WHAT IS REQUIRED - Copy out the material below line for line, keeping every word, number, and punctuation mark unchanged.

DATA SHOWN -

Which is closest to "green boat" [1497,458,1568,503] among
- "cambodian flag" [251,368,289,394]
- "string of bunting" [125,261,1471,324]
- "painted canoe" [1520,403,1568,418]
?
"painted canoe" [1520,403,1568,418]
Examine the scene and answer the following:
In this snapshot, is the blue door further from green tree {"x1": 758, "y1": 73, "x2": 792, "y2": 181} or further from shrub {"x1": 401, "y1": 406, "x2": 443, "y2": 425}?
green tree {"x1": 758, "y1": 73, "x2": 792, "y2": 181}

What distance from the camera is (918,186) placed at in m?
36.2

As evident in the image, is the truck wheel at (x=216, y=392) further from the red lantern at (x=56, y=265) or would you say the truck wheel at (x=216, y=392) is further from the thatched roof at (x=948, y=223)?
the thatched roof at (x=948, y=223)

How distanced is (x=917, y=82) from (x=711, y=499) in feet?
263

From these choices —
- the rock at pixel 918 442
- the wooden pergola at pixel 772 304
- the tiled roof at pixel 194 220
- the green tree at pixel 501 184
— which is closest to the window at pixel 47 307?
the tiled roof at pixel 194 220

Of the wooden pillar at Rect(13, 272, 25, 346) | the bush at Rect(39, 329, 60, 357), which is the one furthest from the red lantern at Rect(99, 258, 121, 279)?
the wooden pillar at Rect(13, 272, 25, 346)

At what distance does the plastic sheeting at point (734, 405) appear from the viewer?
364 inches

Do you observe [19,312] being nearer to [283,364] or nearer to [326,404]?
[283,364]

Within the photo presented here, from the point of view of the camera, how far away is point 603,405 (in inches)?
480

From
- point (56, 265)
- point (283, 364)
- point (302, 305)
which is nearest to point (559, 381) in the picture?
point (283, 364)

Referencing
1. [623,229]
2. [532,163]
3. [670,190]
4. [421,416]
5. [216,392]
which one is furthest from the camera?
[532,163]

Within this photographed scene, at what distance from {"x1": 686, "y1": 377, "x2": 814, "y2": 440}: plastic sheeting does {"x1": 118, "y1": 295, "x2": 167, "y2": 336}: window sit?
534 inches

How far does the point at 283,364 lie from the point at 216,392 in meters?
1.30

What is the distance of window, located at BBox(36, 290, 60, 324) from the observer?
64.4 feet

THE OUTPUT -
Which is closest to "green boat" [1497,458,1568,503] among
- "cambodian flag" [251,368,289,394]
- "string of bunting" [125,261,1471,324]
- "painted canoe" [1520,403,1568,418]
?
"painted canoe" [1520,403,1568,418]
Examine the scene and answer the following:
In this snapshot, is the blue door further from green tree {"x1": 758, "y1": 73, "x2": 792, "y2": 181} or further from shrub {"x1": 401, "y1": 406, "x2": 443, "y2": 425}?
green tree {"x1": 758, "y1": 73, "x2": 792, "y2": 181}

What distance from the camera is (918,186) placed at in m?
36.2

As evident in the image, is the truck wheel at (x=216, y=392) further from the red lantern at (x=56, y=265) or would you say the truck wheel at (x=216, y=392) is further from the thatched roof at (x=948, y=223)?
the thatched roof at (x=948, y=223)

How distanced is (x=917, y=82) from (x=711, y=499) in feet?
263

From these choices —
- the rock at pixel 918 442
- the wooden pergola at pixel 772 304
- the tiled roof at pixel 194 220
- the green tree at pixel 501 184
— which is closest to the window at pixel 47 307?
the tiled roof at pixel 194 220

Of the wooden pillar at Rect(13, 272, 25, 346) | the bush at Rect(39, 329, 60, 357), which is the one furthest from the red lantern at Rect(99, 258, 121, 279)?
the wooden pillar at Rect(13, 272, 25, 346)

At what distance does the plastic sheeting at point (734, 405) appear from the viewer?
364 inches

Do you observe [19,312] being nearer to [283,364] or nearer to [326,404]?
[283,364]

Within the photo presented here, from the point of view of the camera, how far away is point 603,405 (in inches)?
480

From
- point (56, 265)
- point (283, 364)
- point (302, 305)
which is nearest to point (559, 381) in the picture?
point (283, 364)

Referencing
1. [623,229]
2. [532,163]
3. [670,190]
4. [421,416]
5. [216,392]
which one is furthest from the camera?
[532,163]

Within this photographed scene, at what distance from {"x1": 686, "y1": 377, "x2": 814, "y2": 440}: plastic sheeting does {"x1": 118, "y1": 295, "x2": 167, "y2": 336}: window sit?
534 inches

How far does the point at 283,364 lie from the point at 216,392 in meters?
1.30

What is the distance of window, located at BBox(36, 290, 60, 324) from the observer?
64.4 feet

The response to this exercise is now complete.